La comunidad artística mundial se viste de luto tras el fallecimiento de Yayoi Kusama, la célebre artista japonesa, quien dejó este mundo a los 97 años en un hospital de Tokio. Su muerte, ocurrida el 14 de agosto de 2026, fue confirmada por su empresa este jueves, marcando un hito en el arte contemporáneo. Conocida ampliamente como la “reina de los lunares”, Kusama fue una figura icónica cuyas obras han trascendido fronteras y generaciones.
Desde su infancia, Kusama mostró una inclinación excepcional hacia el arte, creando una producción que abarcó pintura, escultura, instalaciones y poesía a lo largo de varias décadas. Su trayectoria ha sido descrita como la de una artista vanguardista, dedicando su vida a la creación y a la exploración de conceptos profundos sobre el amor y la eternidad. En un comunicado, su compañía destacó que Kusama siguió trabajando hasta sus últimos días, nunca separándose del pincel que le permitió explorar un universo cargado de formas repetitivas y motivos relacionados con lo infinito.
Nacida en 1929 en Japón, Kusama creció en una familia adinerada que le proporcionó un entorno propicio para su desarrollo artístico. Desde muy joven, comenzó a experimentar visiones y alucinaciones, una experiencia que moldeó su estilo distintivo y su lenguaje visual, caracterizado por lunares y redes. En su autobiografía, evocó una experiencia en la que un mantel con flores rojas se multiplicó en su percepción, cubriendo todo a su alrededor.
Tras formarse en el campo del arte en Japón, Kusama se trasladó a Estados Unidos a finales de la década de 1950, donde se integró en la vibrante escena artística de Nueva York. Durante su tiempo allí, alcanzó notoriedad con obras que desafiaron las normas de la época, enfrentando además discriminación por su condición de mujer japonesa. Fue en la década de 1960 cuando organizó provocativos “happenings” que utilizaban lunares y pintura corporal como elementos centrales.
Sin embargo, su creatividad no se limitó a la pintura y las instalaciones. Kusama también había creado una línea de moda y fundado una “Iglesia de la Autodestrucción”, además de presentarse como “Suma Sacerdotisa de los Lunares” para oficiar ceremonias de bodas entre personas del mismo sexo. Aunque a principios de los 70 regresó a Japón, su trabajo no cesó. Ingresó de manera voluntaria en un hospital psiquiátrico, donde continuó produciendo arte hasta su fallecimiento.

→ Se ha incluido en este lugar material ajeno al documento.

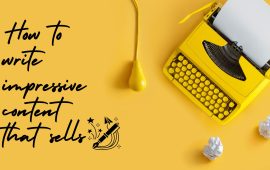 How to write impressive content that sells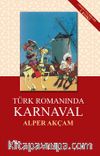 Türk Romanında Karnaval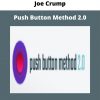 Push Button Method 2.0 By Joe Crump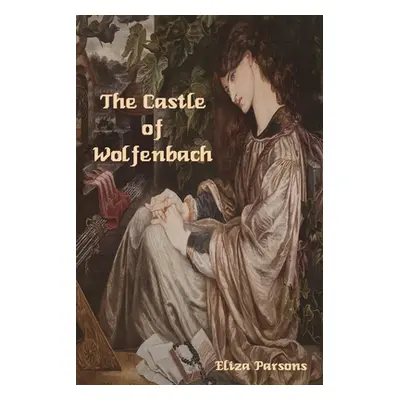 "The Castle of Wolfenbach" - "" ("Parsons Eliza")(Paperback)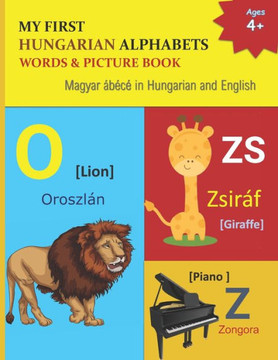 My First Hungarian Alphabets Words & Picture Book: 44 Hungarian Alphabets with Hungarian word phonetics Picture with English Translations Magyar ábécé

Las obras de Kusama, que incluyen sus emblemáticas esculturas de calabazas y conocidas “salas infinitas”, han sido expuestas en todo el mundo. Algunas de estas instalaciones inmersivas han alcanzado valores de millones de dólares en el mercado internacional, reflejando su impacto perdurable en el arte contemporáneo. Además, su inconfundible imagen pública —con su peluca roja brillante y prendas con lunares— se convirtió en un símbolo de su identidad artística.
La noticia de su muerte ha generado un torrente de mensajes de condolencia y reconocimiento en redes sociales, recordando la audaz belleza de su obra y la singularidad de su personalidad artística. Entre las voces que se alzaron en homenaje, un usuario japonés compartió sus impresiones: “Era un mundo que yo desconocía. Y para mí, ella también era una persona verdaderamente entrañable. Que descanses en paz”.
La legado de Yayoi Kusama será recordado no solo en sus obras, sino también en la audacia con la que vivió y creó, transformando su singular perspectiva en un lenguaje que resonará por generaciones.